MATERIAL FOR THIS TASK:

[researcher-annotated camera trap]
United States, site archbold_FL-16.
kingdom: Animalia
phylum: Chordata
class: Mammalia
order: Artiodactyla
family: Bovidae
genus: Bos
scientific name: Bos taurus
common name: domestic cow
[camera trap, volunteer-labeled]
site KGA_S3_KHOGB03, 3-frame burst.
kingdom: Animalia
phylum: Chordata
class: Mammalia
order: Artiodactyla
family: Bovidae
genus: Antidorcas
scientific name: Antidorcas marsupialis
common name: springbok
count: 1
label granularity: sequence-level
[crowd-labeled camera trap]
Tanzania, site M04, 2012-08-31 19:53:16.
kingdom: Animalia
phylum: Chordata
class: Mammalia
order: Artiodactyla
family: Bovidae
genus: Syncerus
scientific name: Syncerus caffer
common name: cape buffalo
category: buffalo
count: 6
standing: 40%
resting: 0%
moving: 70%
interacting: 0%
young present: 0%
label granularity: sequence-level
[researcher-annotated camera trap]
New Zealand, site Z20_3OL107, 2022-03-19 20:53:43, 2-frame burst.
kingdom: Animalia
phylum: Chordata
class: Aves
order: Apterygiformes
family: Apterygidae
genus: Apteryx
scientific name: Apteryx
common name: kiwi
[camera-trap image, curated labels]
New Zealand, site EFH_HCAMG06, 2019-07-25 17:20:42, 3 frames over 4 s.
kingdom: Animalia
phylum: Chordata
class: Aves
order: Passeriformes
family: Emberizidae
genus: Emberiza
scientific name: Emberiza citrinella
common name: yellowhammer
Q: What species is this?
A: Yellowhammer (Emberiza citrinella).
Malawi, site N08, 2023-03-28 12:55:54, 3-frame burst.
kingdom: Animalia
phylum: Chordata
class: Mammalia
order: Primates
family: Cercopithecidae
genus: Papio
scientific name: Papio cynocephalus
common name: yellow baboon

TASK: Transcribe the data above in full, exactly as it appears.

RESPONSE TO THIS TASK:
[researcher-annotated camera trap]
United States, site archbold_FL-16.
kingdom: Animalia
phylum: Chordata
class: Mammalia
order: Artiodactyla
family: Bovidae
genus: Bos
scientific name: Bos taurus
common name: domestic cow
[camera trap, volunteer-labeled]
site KGA_S3_KHOGB03, 3-frame burst.
kingdom: Animalia
phylum: Chordata
class: Mammalia
order: Artiodactyla
family: Bovidae
genus: Antidorcas
scientific name: Antidorcas marsupialis
common name: springbok
count: 1
label granularity: sequence-level
[crowd-labeled camera trap]
Tanzania, site M04, 2012-08-31 19:53:16.
kingdom: Animalia
phylum: Chordata
class: Mammalia
order: Artiodactyla
family: Bovidae
genus: Syncerus
scientific name: Syncerus caffer
common name: cape buffalo
category: buffalo
count: 6
standing: 40%
resting: 0%
moving: 70%
interacting: 0%
young present: 0%
label granularity: sequence-level
[researcher-annotated camera trap]
New Zealand, site Z20_3OL107, 2022-03-19 20:53:43, 2-frame burst.
kingdom: Animalia
phylum: Chordata
class: Aves
order: Apterygiformes
family: Apterygidae
genus: Apteryx
scientific name: Apteryx
common name: kiwi
[camera-trap image, curated labels]
New Zealand, site EFH_HCAMG06, 2019-07-25 17:20:42, 3 frames over 4 s.
kingdom: Animalia
phylum: Chordata
class: Aves
order: Passeriformes
family: Emberizidae
genus: Emberiza
scientific name: Emberiza citrinella
common name: yellowhammer
Q: What species is this?
A: Yellowhammer (Emberiza citrinella).
Malawi, site N08, 2023-03-28 12:55:54, 3-frame burst.
kingdom: Animalia
phylum: Chordata
class: Mammalia
order: Primates
family: Cercopithecidae
genus: Papio
scientific name: Papio cynocephalus
common name: yellow baboon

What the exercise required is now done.